Department of Biotechnology, University of Natural Resources and Applied Life Sciences, Vienna, Austria.
Biotechnol J. 2010 Jan;5(1):17-23. doi: 10.1002/biot.200900267.
Recent outbreaks of influenza A highlight the importance of rapid and sufficient supply for pandemic and inter-pandemic vaccines. Classical manufacturing methods for influenza vaccines fail to satisfy this demand. Alternatively, cell culture-based production systems and virus-like particle (VLP)-based technologies have been established. We developed swine-origin pandemic H1N1 influenza VLPs consisting of hemagglutinin (A/California/04/2009) and matrix protein. Hemagglutinin and matrix protein were co-expressed in insect cells by the baculovirus expression system. VLPs were harvested from infection supernatants, purified and used for intraperitoneal immunization of BALB/c mice. Immunization induced high serum antibody titers against A/California/04/2009 as well as hemagglutination inhibiting antibodies. Additionally, we compared VLP production in two different insect cell lines, Sf9 and BTI-TN5B1-4 (High Five). Taken together VLPs represent a potential strategy for the fight against new pandemic influenza viruses.

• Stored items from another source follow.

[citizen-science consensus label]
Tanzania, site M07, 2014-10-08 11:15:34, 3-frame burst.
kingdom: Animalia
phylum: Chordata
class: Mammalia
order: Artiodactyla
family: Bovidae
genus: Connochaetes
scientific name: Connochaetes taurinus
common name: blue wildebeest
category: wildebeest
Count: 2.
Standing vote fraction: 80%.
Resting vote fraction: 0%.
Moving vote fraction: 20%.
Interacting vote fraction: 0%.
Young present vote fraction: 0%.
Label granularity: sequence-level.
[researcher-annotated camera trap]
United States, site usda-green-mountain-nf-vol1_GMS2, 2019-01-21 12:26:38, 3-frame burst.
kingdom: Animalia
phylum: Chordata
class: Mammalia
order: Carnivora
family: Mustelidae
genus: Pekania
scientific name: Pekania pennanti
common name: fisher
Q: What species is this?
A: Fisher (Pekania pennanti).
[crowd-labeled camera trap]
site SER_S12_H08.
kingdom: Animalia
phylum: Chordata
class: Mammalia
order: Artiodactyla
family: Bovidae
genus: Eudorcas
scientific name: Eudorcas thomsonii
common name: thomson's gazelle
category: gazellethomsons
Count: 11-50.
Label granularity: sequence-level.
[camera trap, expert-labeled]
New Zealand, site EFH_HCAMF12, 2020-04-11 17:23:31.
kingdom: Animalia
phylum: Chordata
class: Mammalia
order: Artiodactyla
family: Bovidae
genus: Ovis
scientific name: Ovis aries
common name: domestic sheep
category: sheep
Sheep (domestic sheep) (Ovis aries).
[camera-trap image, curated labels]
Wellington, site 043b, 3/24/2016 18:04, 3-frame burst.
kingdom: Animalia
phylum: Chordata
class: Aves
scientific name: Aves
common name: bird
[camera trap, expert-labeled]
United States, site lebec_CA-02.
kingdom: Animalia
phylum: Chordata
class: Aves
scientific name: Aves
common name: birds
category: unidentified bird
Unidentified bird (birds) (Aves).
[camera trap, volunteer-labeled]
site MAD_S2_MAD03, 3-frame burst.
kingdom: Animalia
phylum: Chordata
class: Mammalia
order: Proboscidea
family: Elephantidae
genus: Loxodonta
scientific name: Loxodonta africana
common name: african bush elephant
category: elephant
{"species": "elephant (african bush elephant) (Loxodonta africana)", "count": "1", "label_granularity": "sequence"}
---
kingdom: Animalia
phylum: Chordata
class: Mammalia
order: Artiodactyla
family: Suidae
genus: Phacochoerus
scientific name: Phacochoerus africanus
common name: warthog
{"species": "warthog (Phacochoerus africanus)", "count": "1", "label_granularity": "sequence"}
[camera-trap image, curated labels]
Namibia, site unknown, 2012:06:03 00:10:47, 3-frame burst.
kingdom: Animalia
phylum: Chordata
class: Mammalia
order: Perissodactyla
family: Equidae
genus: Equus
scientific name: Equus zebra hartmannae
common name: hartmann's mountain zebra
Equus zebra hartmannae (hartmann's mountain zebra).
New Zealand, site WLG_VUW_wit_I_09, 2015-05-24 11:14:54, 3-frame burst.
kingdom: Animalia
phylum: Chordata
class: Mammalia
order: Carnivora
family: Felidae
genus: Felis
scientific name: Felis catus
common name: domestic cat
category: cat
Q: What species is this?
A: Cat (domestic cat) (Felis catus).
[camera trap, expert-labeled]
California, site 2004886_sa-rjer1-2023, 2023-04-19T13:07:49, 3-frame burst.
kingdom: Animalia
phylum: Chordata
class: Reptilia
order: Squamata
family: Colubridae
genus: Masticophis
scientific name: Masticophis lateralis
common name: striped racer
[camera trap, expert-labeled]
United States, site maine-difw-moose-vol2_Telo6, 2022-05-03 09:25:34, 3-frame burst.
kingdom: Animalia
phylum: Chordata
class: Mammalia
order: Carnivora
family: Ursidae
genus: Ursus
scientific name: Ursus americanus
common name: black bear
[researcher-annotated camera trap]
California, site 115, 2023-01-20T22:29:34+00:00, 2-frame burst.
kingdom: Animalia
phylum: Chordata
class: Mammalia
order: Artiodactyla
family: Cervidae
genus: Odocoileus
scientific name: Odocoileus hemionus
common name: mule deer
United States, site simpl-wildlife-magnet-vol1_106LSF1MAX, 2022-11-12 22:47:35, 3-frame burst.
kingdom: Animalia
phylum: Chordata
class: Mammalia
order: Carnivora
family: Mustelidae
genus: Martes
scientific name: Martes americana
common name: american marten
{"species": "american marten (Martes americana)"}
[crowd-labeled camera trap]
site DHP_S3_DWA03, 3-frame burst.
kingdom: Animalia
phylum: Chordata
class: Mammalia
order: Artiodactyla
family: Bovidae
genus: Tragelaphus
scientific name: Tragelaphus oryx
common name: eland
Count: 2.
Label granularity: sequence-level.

最近的甲型流感爆发凸显了快速和充足供应大流行性流感疫苗和大流行间期疫苗的重要性。流感疫苗的经典制造方法无法满足这一需求。相反,已经建立了基于细胞培养的生产系统和基于病毒样颗粒(VLP)的技术。我们开发了由血凝素(A/加利福尼亚/04/2009)和基质蛋白组成的猪源大流行性 H1N1 流感 VLP。通过杆状病毒表达系统在昆虫细胞中共同表达血凝素和基质蛋白。从感染上清液中收获 VLP,纯化并用于 BALB/c 小鼠的腹腔免疫。免疫诱导了针对 A/加利福尼亚/04/2009 的高血清抗体滴度以及血凝抑制抗体。此外,我们比较了两种不同的昆虫细胞系 Sf9 和 BTI-TN5B1-4(High Five)中的 VLP 生产。总之,VLP 代表了对抗新的大流行性流感病毒的一种潜在策略。